_DATASET EXTRACT:_
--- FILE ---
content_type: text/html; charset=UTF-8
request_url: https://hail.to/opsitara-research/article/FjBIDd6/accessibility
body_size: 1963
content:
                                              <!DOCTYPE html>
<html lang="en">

_TASK INSTRUCTIONS:_ Only the lines from the one containing "body_size: 1963" through the end of the entries above belong in the answer; repeat them exactly.

_WRITTEN SOLUTION:_
body_size: 1963
content:
                                              <!DOCTYPE html>
<html lang="en">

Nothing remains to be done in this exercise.